After falling sharply overnight, the dollar stumbled around generally lower levels on Wednesday as expectations that the Federal Reserve has completed its cycle of monetary tightening were reinforced by an unexpectedly softening estimate on U.S. inflation.
The euro is currently trading slightly below its Tuesday peak, which was reached after the dollar’s sell-off propelled a surge in many of its rival currencies.
Data indicating U.S. consumer prices were stable in October and the annual rise in underlying inflation was the lowest in two years was the catalyst for the frenzied action in the currency market. The CPI increased 3.2% in the 12 months ending in October, which was less than predicted by economists, following a 3.7% increase in September.
According to the CME Group’s FedWatch Tool, the data led market participants to almost exclude the possibility of another rate hike at the Fed’s December monetary policy meeting, while bets on a rate cut in May of the next year surged to over 50%.
In response to the sudden change in market pricing, traders sent the dollar down 1.5% against key currencies overnight. The dollar was strengthened at the same time that U.S. Treasury yields fell.

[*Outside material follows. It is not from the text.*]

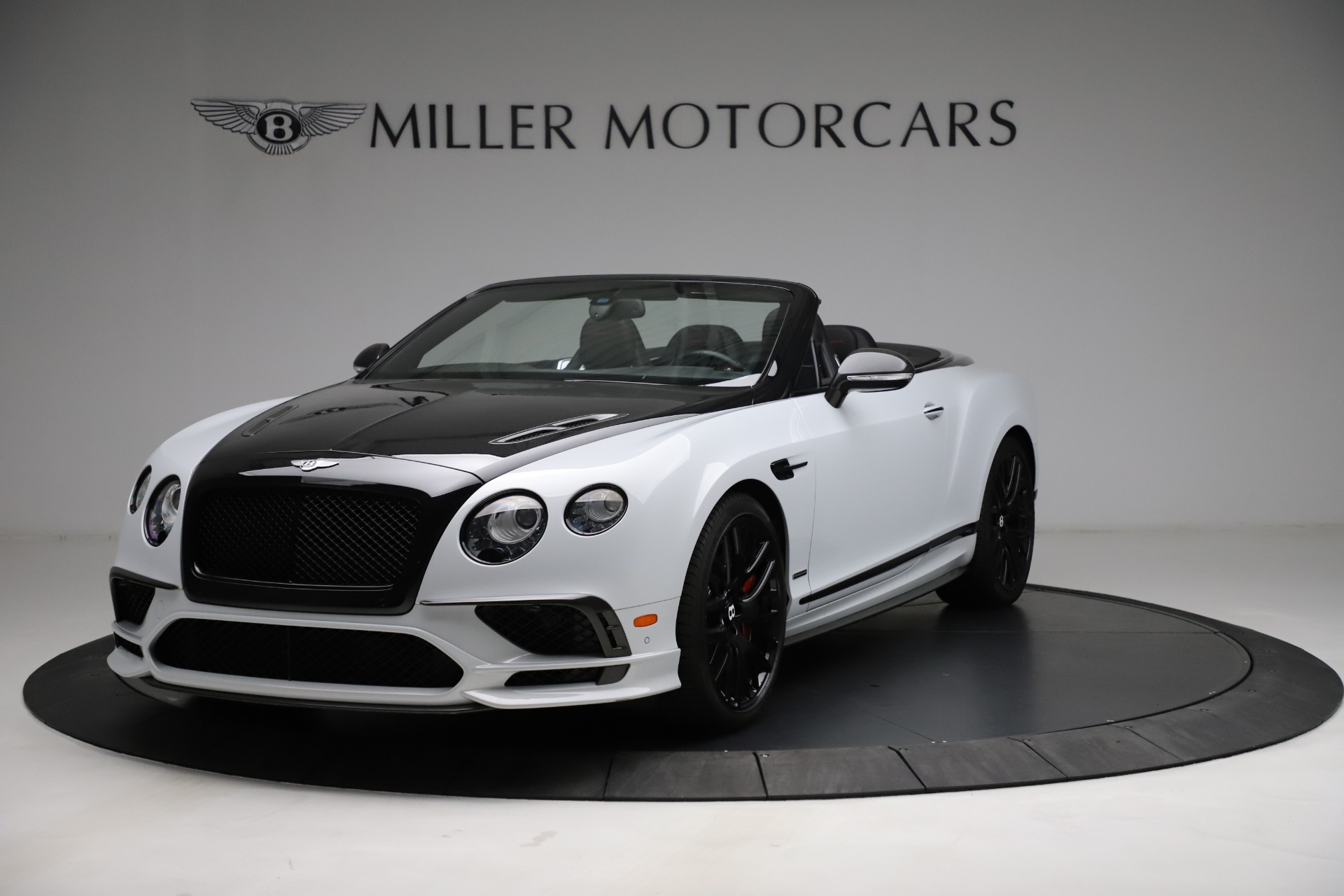 Used 2018 Bentley Continental GT Supersports | Greenwich, CT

Just off its two-month bottom of 103.98 on Tuesday, the dollar index, which evaluates the value of the currency against a basket of peers, was last seen in the Asian morning at 104.13.
With the dollar losing ground, the euro closed at $1.0873, having reached its highest level since August previous day.
At $1.2484, the pound was trading at levels last observed in September.
The yen’s decline overnight helped it recover slightly from Monday’s new one-year low of 151.92, which was reached by the greenback.
That respite, though, was fleeting as the dollar/yen recently traded at 150.54, edging up somewhat from Tuesday’s close.
The Australian dollar was down 0.2% against the US dollar at $0.64925 elsewhere, despite figures indicating that last quarter’s salary boost was the biggest on record.